[Using the information]:
[1] Check each statement against the store daemon deployment page, answering yes or no and quoting the words of the page that decide it: (a) the default --global-store-mode is connect; (b) listen and advertise addresses should be set in the config file rather than with CLI flags; (c) when envs.LD_LIBRARY_PATH is merged, configured entries come before inherited shell entries.
[2] Carry the store daemon deployment page forward, starting right after its last sentence.

[Excerpted passage]:
.....
Skip to content

Store Daemon Deployment

This page describes how to run the C++ StoreDaemon (daemon/tensorcast_daemon) in development and production using the unified runtime configuration.

Binary

  • Build from source (development):
bazel build //daemon:tensorcast_daemon
  • Packaged wheel includes the daemon at tensorcast/bin/tensorcast_daemon and the Python CLI will use it automatically.

Launch via Python CLI

Use the unified YAML config and start via CLI (default --global-store-mode is none):

uv run tensorcast-cli daemon start --global-store-mode connect --global-store-address 127.0.0.1:50051

If you omit --config, the CLI tries $TENSORCAST_DAEMON_CONFIG, then examples/config/store_daemon_config.yaml (repo checkout or packaged wheel), and errors if no config is found. Set listen/advertise addresses through the config file instead of CLI flags. You can also override config values inline with --set KEY=VALUE (repeatable). Example: --set engine.memory_tiers.stable_bytes=4GB. Common shortcuts: --stable-bytes, --mem-pool-size-bytes, --enable-rdma, --log-level.

The CLI locates the binary from the wheel or development path automatically and extends LD_LIBRARY_PATH with the TensorCast shared library bundle as well as the PyTorch, NVIDIA, and auxiliary CUDA runtime directories (including packages such as cusparselt that are installed outside the nvidia namespace) that live inside the active Python environment. This allows the daemon to resolve libstore_engine, libtorch and CUDA components even when only the binary is present on disk. If you need extra launcher environment for the daemon binary, set envs in the daemon config. envs.LD_LIBRARY_PATH is merged in this order: inherited shell entries, then configured entries, then the auto-discovered TensorCast/PyTorch/CUDA directories. Other envs.* keys are passed through directly to the daemon process.
.....
[Recorded information]:

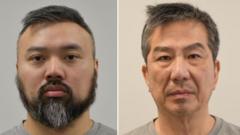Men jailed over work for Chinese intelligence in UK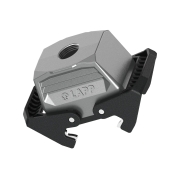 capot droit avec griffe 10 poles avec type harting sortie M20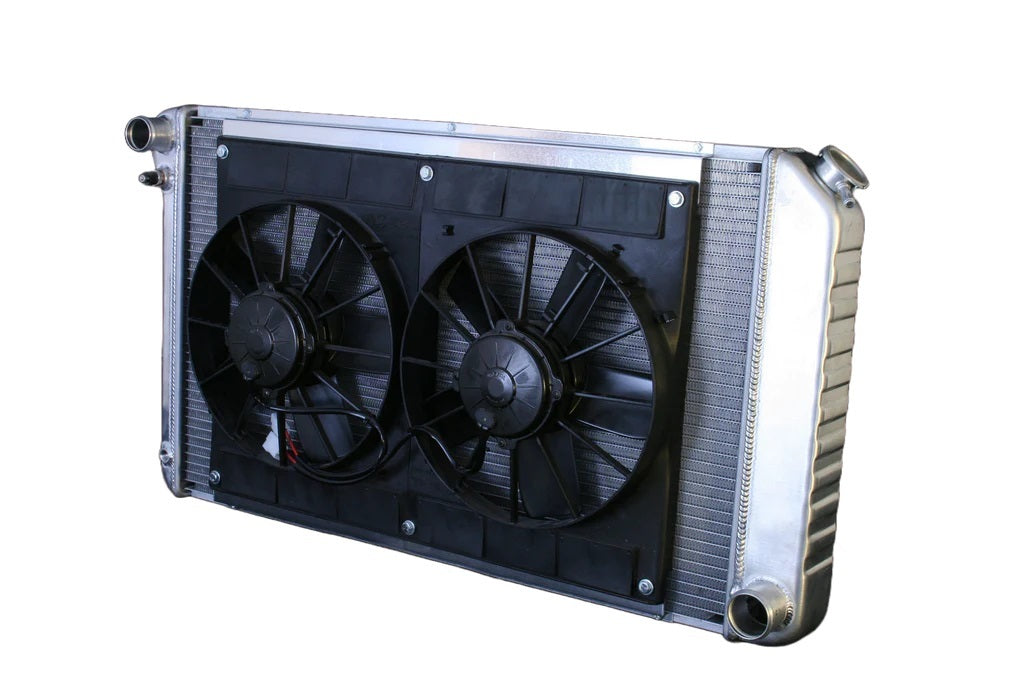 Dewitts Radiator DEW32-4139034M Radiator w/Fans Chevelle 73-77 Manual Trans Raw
.....
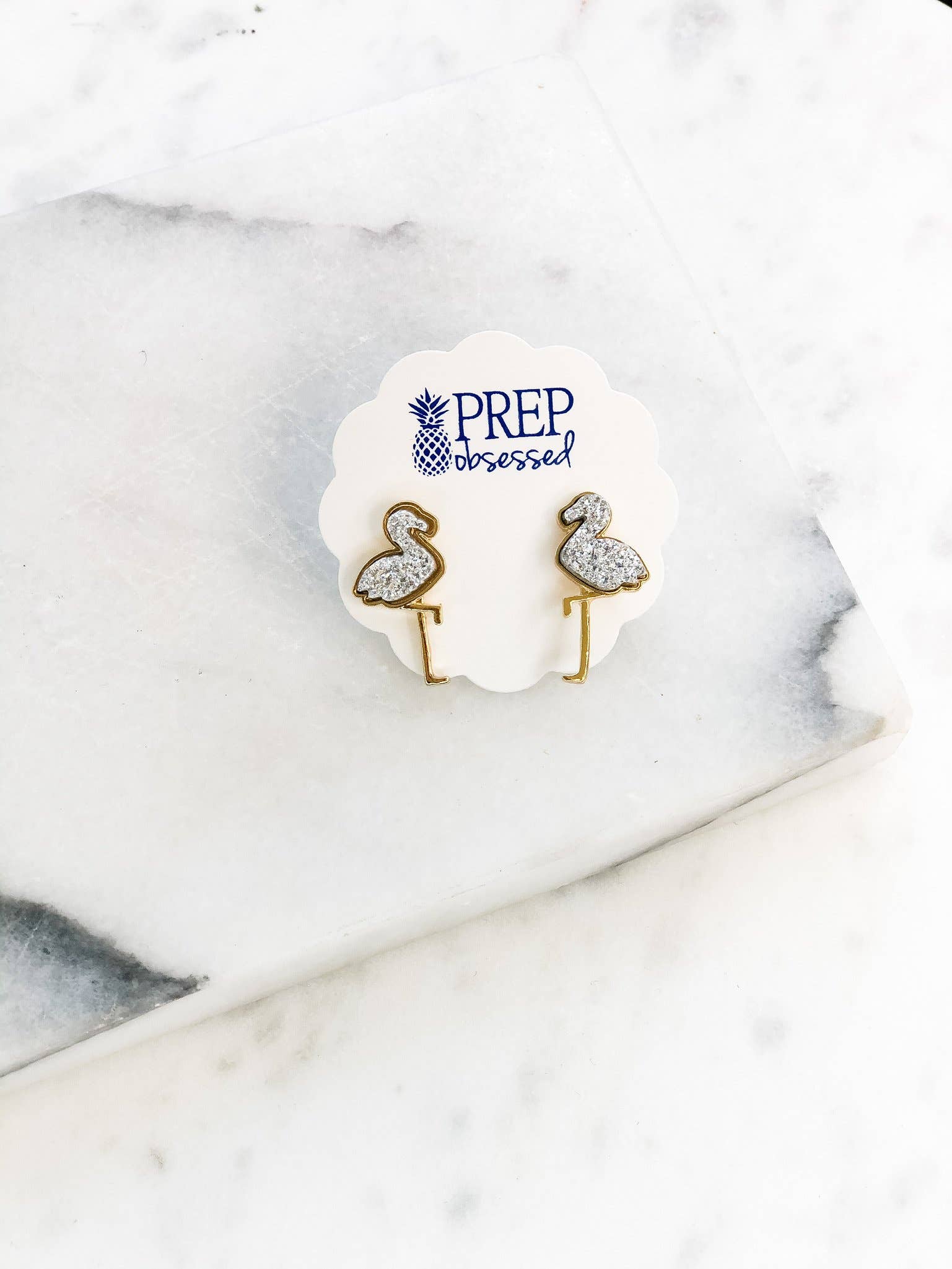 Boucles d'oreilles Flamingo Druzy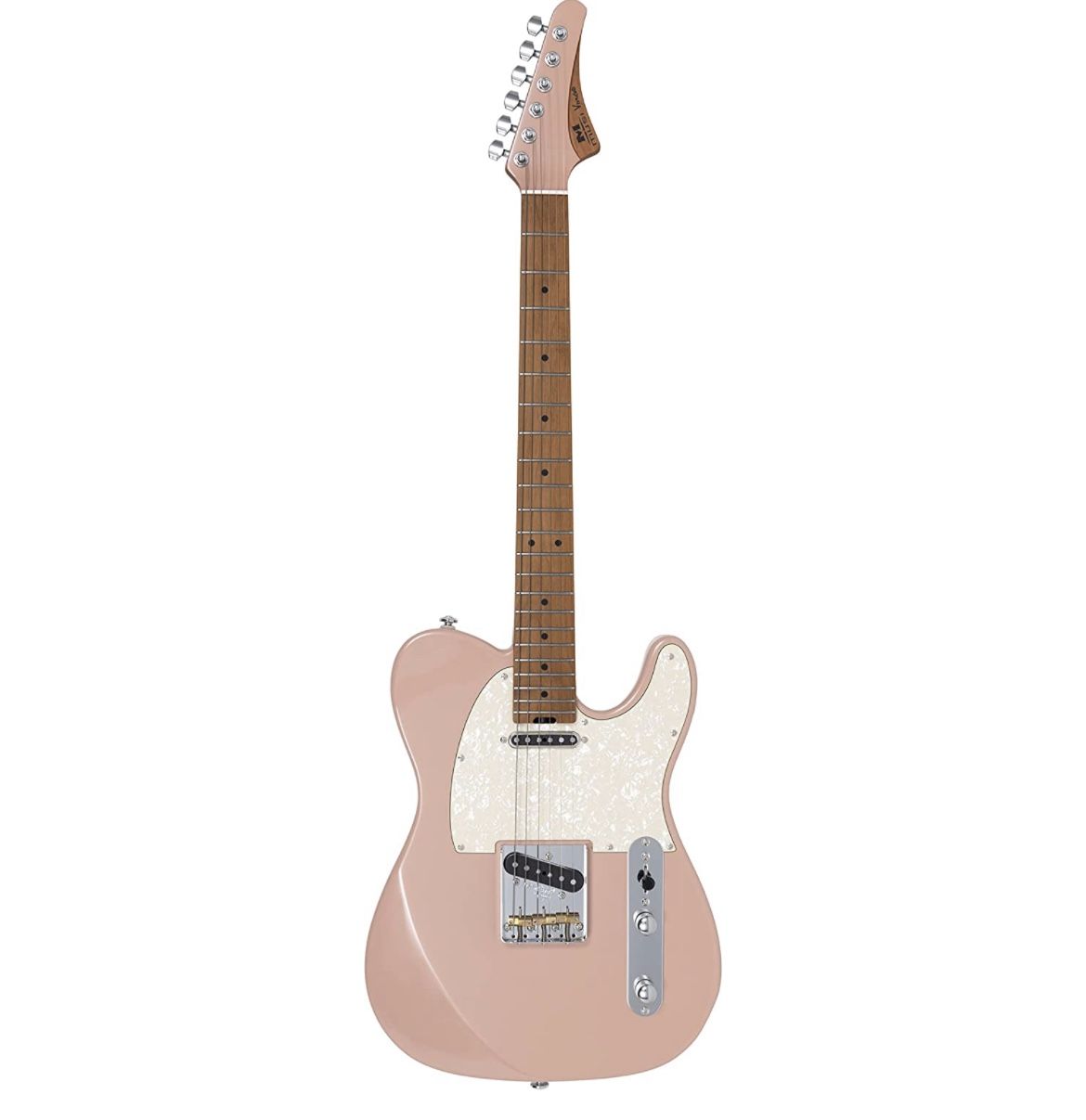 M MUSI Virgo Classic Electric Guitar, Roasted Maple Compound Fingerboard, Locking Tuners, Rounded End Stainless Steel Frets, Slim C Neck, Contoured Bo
.....
[Exercise answers]:
[1]
(a) No: "default --global-store-mode is none"
(b) Yes: "Set listen/advertise addresses through the config file instead of CLI flags."
(c) No: "inherited shell entries, then configured entries, then the auto-discovered TensorCast/PyTorch/CUDA directories"

[2]
By default the daemon runs in the background after tensorcast-cli daemon start returns, and logs are persisted under ~/.tensorcast/hosts/<host_id>/sessions/<id>/logs (view them with uv run tensorcast-cli daemon logs). Add --blocking to keep the daemon attached to the CLI, stream logs directly to the terminal (stdio inherited to avoid buffered crash output), and stop it when the CLI exits (SIGTERM with a ~35s grace before SIGKILL). In blocking mode, logs are not persisted to the session log files.

Manage Daemon Sessions

Daemon sessions are tracked under ~/.tensorcast/hosts/<host_id>/sessions/<session_id> and the current session id is stored in ~/.tensorcast/hosts/<host_id>/current_session (where <host_id> is derived from the hostname and machine-id). Session metadata is written as soon as the daemon process starts (before readiness), so SDK tc.init(mode="connect") can discover the session while startup continues; retry if the daemon is still initializing. The CLI emits periodic readiness status messages if startup takes longer than a few seconds and probes both the configured listen host and loopback to avoid hanging on a non-local listen address. Transient readiness probe errors are suppressed during startup and only surfaced if the daemon fails to become ready.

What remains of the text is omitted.